What you need to do :: Each line in the material below, starting at the one that contains "2020 One Star" and ending at the one that contains "Akuarium Tunku Abdul Rahman", should be repeated exactly; the pictures should not.
Extracted records Start Marker
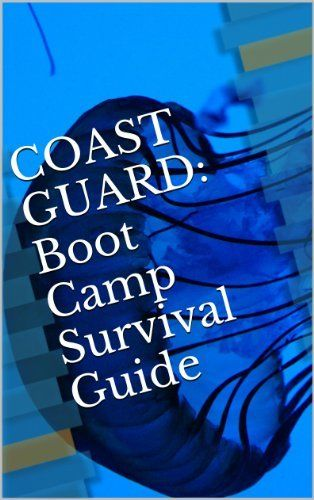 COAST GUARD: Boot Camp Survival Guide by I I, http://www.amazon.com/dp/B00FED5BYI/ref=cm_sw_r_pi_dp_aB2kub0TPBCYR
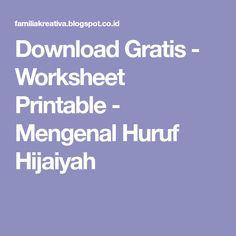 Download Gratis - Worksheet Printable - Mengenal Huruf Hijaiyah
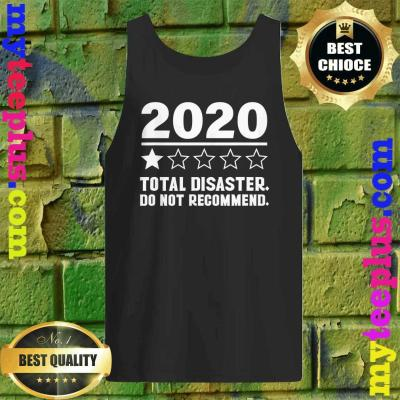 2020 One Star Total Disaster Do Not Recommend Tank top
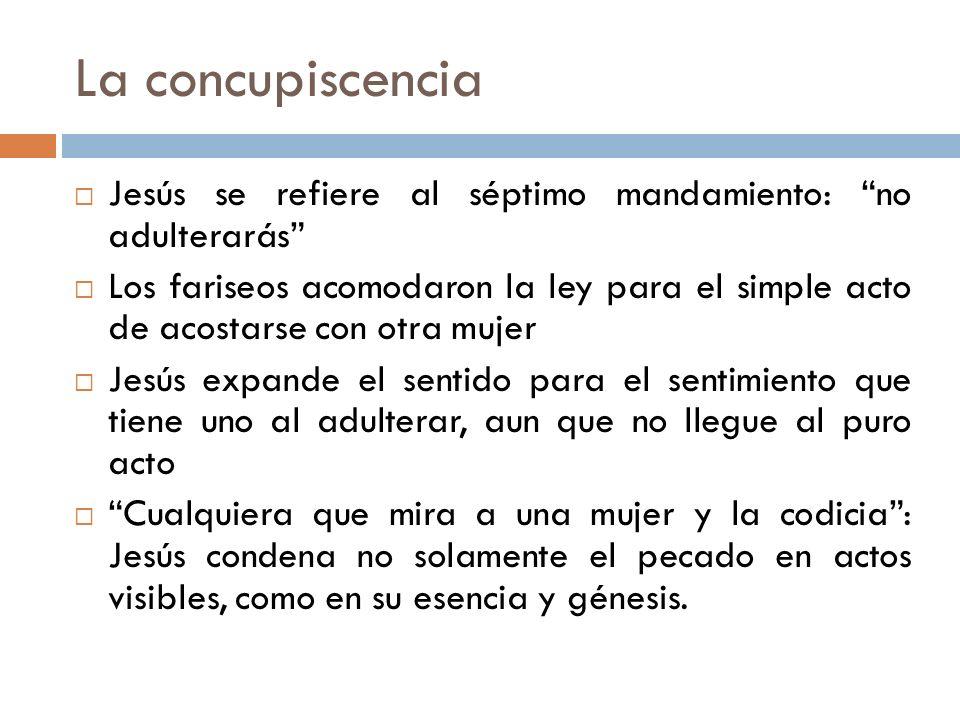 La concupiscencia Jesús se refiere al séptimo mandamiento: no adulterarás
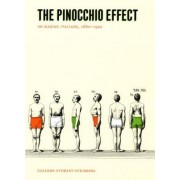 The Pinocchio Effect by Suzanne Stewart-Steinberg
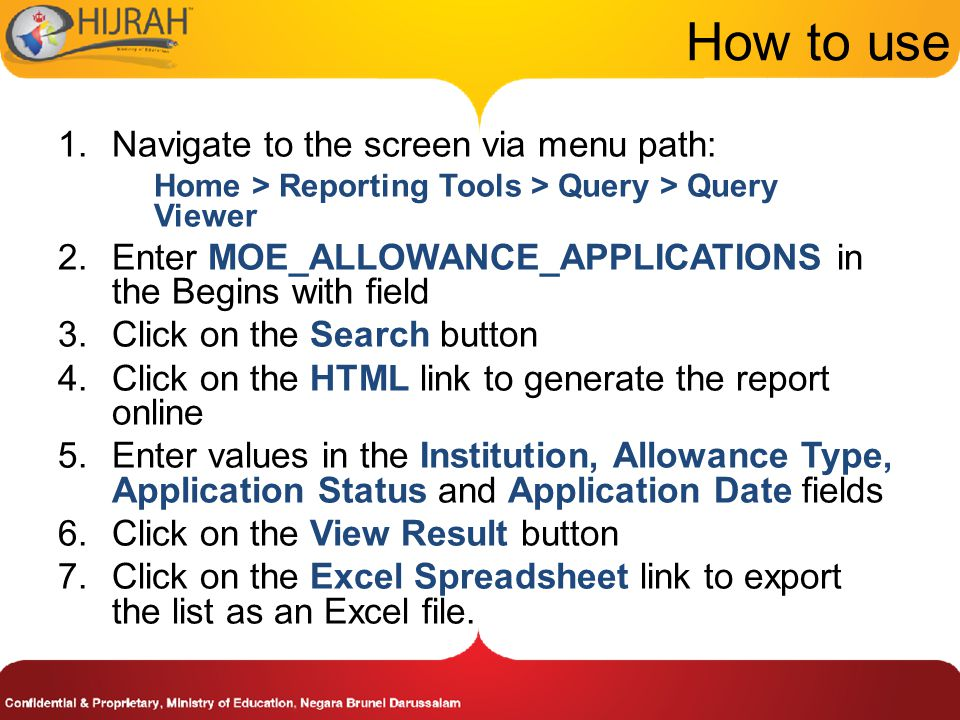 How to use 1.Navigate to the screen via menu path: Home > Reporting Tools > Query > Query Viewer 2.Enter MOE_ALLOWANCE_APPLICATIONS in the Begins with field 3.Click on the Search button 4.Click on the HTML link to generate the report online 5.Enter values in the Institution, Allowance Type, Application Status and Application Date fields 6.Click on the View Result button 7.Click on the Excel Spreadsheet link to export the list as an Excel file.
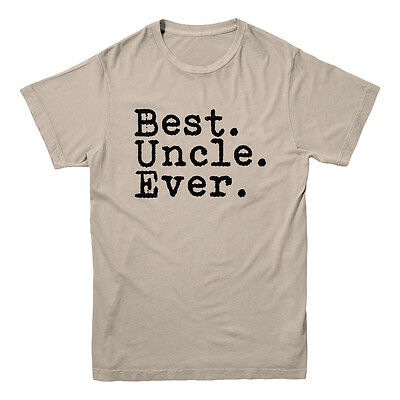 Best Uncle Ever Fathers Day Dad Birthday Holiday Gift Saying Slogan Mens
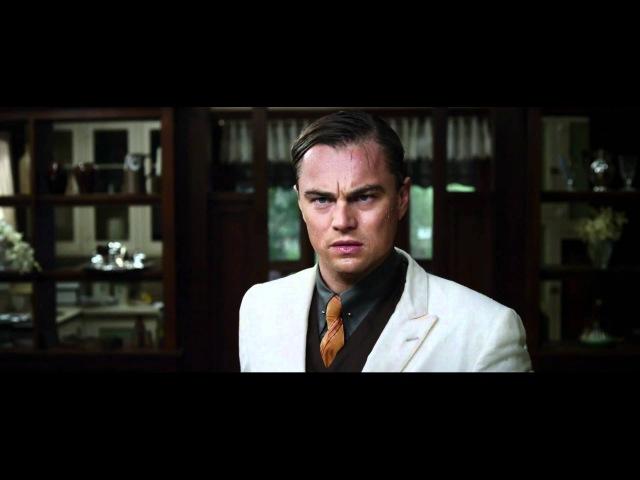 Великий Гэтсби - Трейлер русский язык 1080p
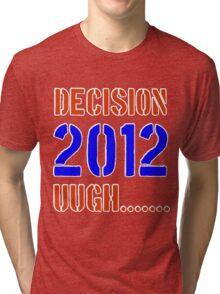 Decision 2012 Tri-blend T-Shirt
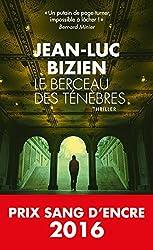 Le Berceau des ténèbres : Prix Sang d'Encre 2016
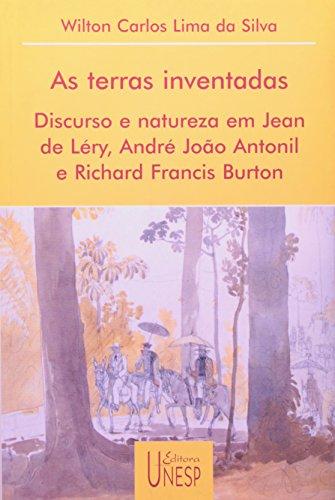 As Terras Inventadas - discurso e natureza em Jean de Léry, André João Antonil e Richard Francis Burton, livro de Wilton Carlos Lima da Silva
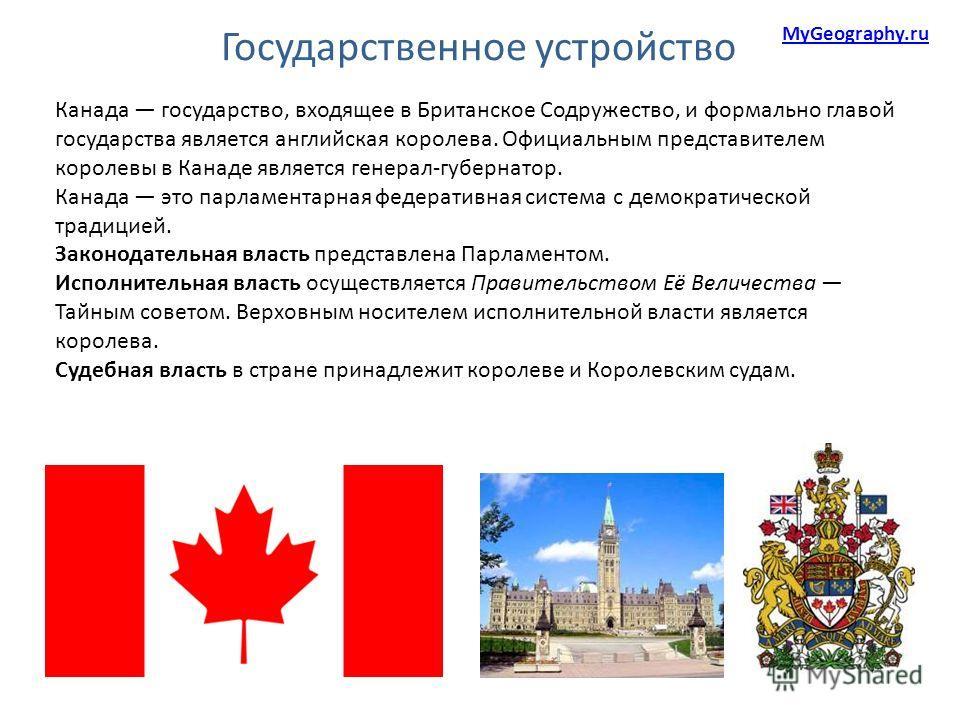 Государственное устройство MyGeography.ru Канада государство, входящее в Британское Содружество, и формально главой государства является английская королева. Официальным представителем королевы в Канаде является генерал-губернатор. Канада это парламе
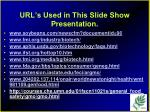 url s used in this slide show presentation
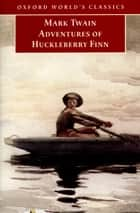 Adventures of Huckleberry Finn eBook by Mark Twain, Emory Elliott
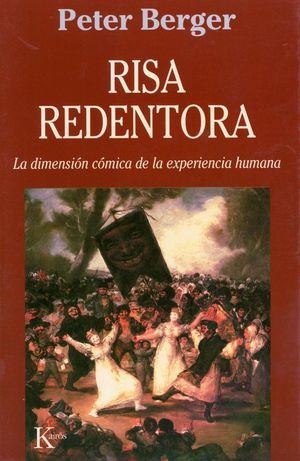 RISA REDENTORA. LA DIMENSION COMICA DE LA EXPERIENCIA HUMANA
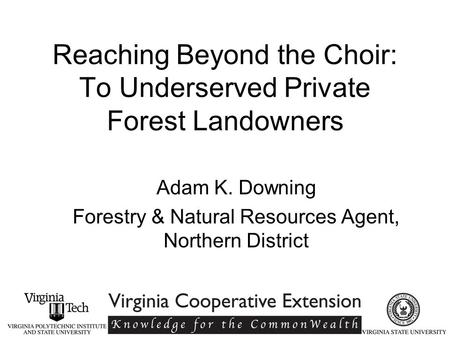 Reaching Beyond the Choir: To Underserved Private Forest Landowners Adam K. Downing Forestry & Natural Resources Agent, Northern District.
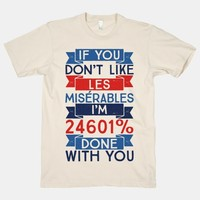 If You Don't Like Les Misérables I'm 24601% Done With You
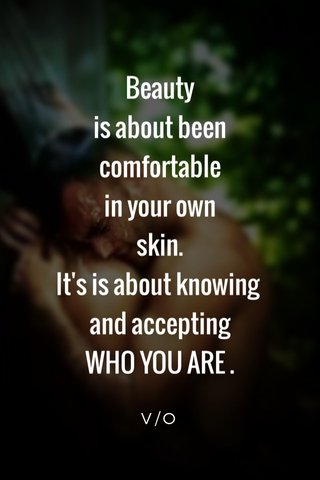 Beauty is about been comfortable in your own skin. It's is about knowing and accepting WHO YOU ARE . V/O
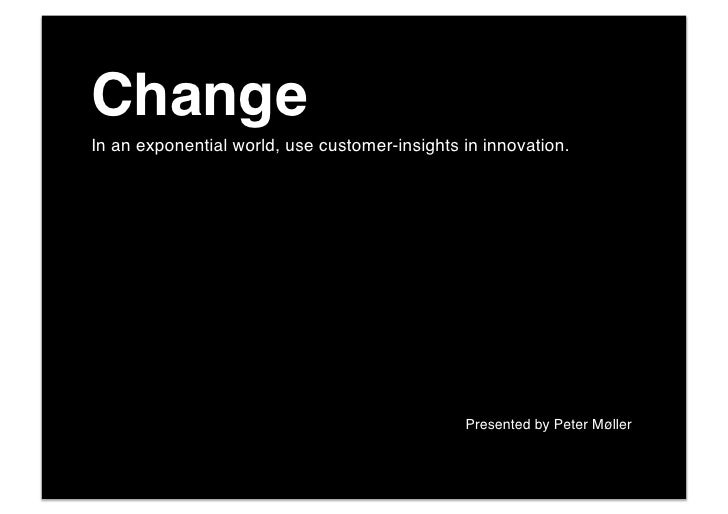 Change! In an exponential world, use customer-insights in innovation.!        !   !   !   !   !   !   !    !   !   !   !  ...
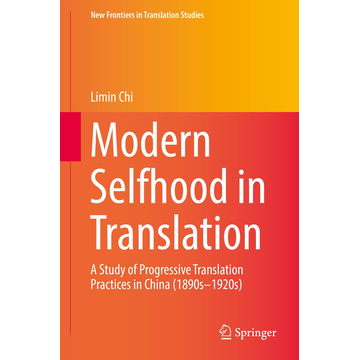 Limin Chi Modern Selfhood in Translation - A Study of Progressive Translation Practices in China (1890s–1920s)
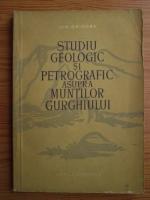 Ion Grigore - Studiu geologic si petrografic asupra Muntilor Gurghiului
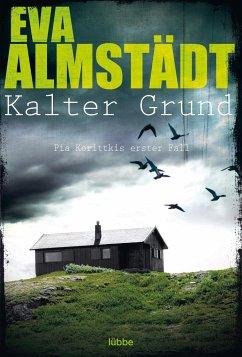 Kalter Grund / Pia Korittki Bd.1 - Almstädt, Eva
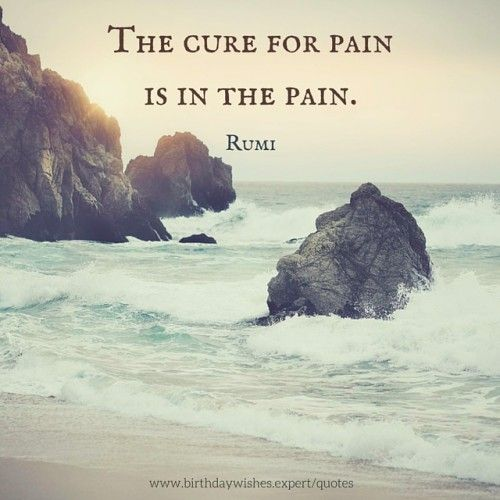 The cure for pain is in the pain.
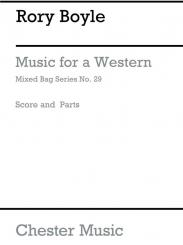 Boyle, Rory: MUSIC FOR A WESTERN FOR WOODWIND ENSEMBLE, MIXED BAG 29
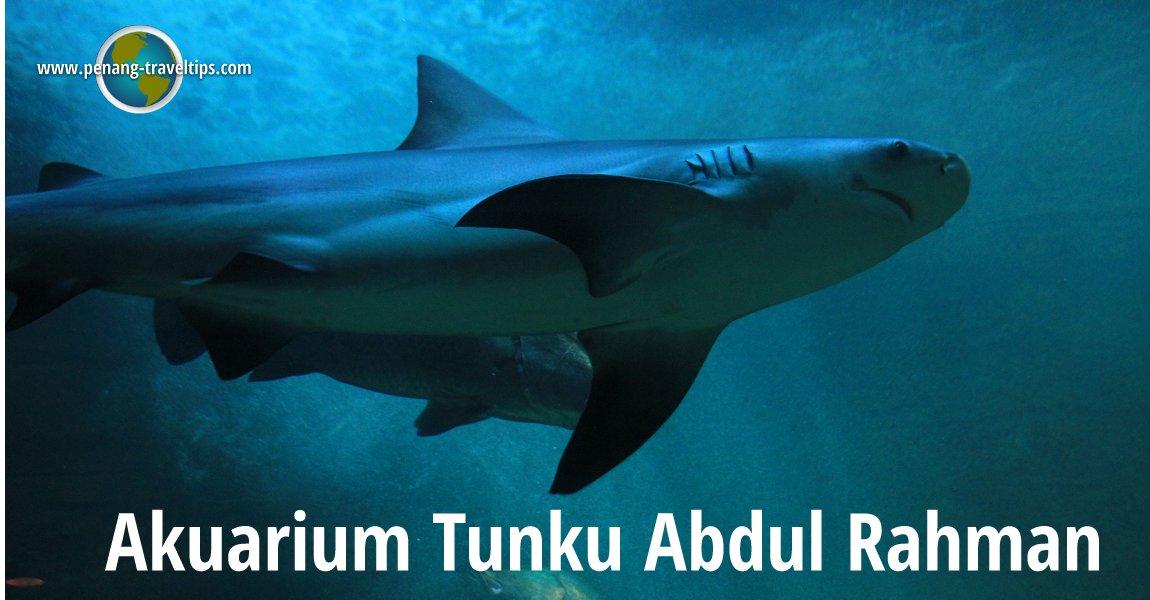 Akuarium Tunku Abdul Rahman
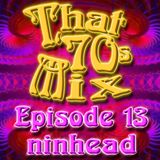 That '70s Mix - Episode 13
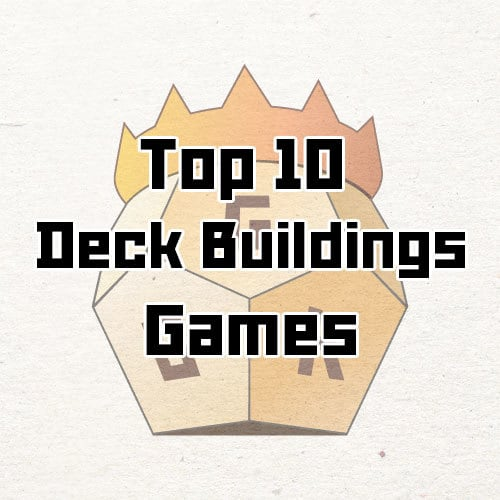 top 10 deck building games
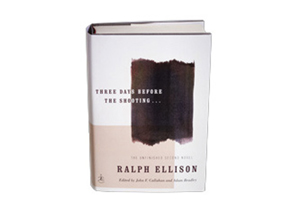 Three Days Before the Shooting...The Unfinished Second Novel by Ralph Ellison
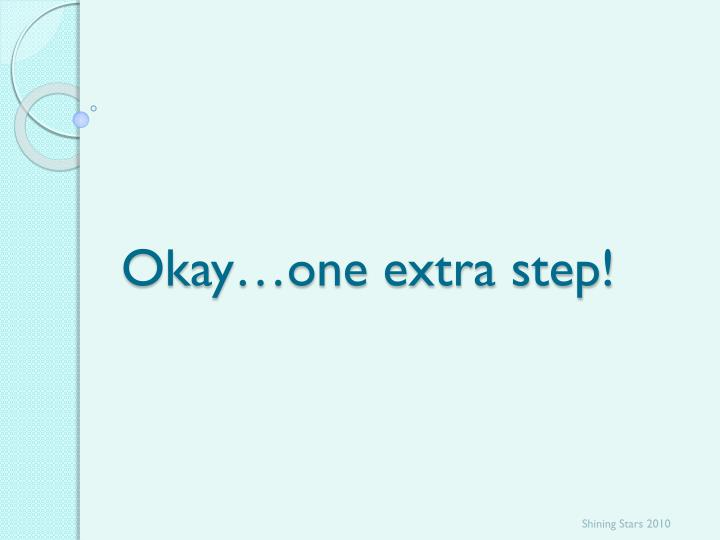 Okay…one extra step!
Extracted records End Marker
Result ::
 2020 One Star Total Disaster Do Not Recommend Tank top
 La concupiscencia Jesús se refiere al séptimo mandamiento: no adulterarás
 The Pinocchio Effect by Suzanne Stewart-Steinberg
 How to use 1.Navigate to the screen via menu path: Home > Reporting Tools > Query > Query Viewer 2.Enter MOE_ALLOWANCE_APPLICATIONS in the Begins with field 3.Click on the Search button 4.Click on the HTML link to generate the report online 5.Enter values in the Institution, Allowance Type, Application Status and Application Date fields 6.Click on the View Result button 7.Click on the Excel Spreadsheet link to export the list as an Excel file.
 Best Uncle Ever Fathers Day Dad Birthday Holiday Gift Saying Slogan Mens
 Великий Гэтсби - Трейлер русский язык 1080p
 Decision 2012 Tri-blend T-Shirt
 Le Berceau des ténèbres : Prix Sang d'Encre 2016
 As Terras Inventadas - discurso e natureza em Jean de Léry, André João Antonil e Richard Francis Burton, livro de Wilton Carlos Lima da Silva
 Государственное устройство MyGeography.ru Канада государство, входящее в Британское Содружество, и формально главой государства является английская королева. Официальным представителем королевы в Канаде является генерал-губернатор. Канада это парламе
 url s used in this slide show presentation
 Adventures of Huckleberry Finn eBook by Mark Twain, Emory Elliott
 RISA REDENTORA. LA DIMENSION COMICA DE LA EXPERIENCIA HUMANA
 Reaching Beyond the Choir: To Underserved Private Forest Landowners Adam K. Downing Forestry & Natural Resources Agent, Northern District.
 If You Don't Like Les Misérables I'm 24601% Done With You
 Beauty is about been comfortable in your own skin. It's is about knowing and accepting WHO YOU ARE . V/O
 Change! In an exponential world, use customer-insights in innovation.!        !   !   !   !   !   !   !    !   !   !   !  ...
 Limin Chi Modern Selfhood in Translation - A Study of Progressive Translation Practices in China (1890s–1920s)
 Ion Grigore - Studiu geologic si petrografic asupra Muntilor Gurghiului
 Kalter Grund / Pia Korittki Bd.1 - Almstädt, Eva
 The cure for pain is in the pain.
 Boyle, Rory: MUSIC FOR A WESTERN FOR WOODWIND ENSEMBLE, MIXED BAG 29
 Akuarium Tunku Abdul Rahman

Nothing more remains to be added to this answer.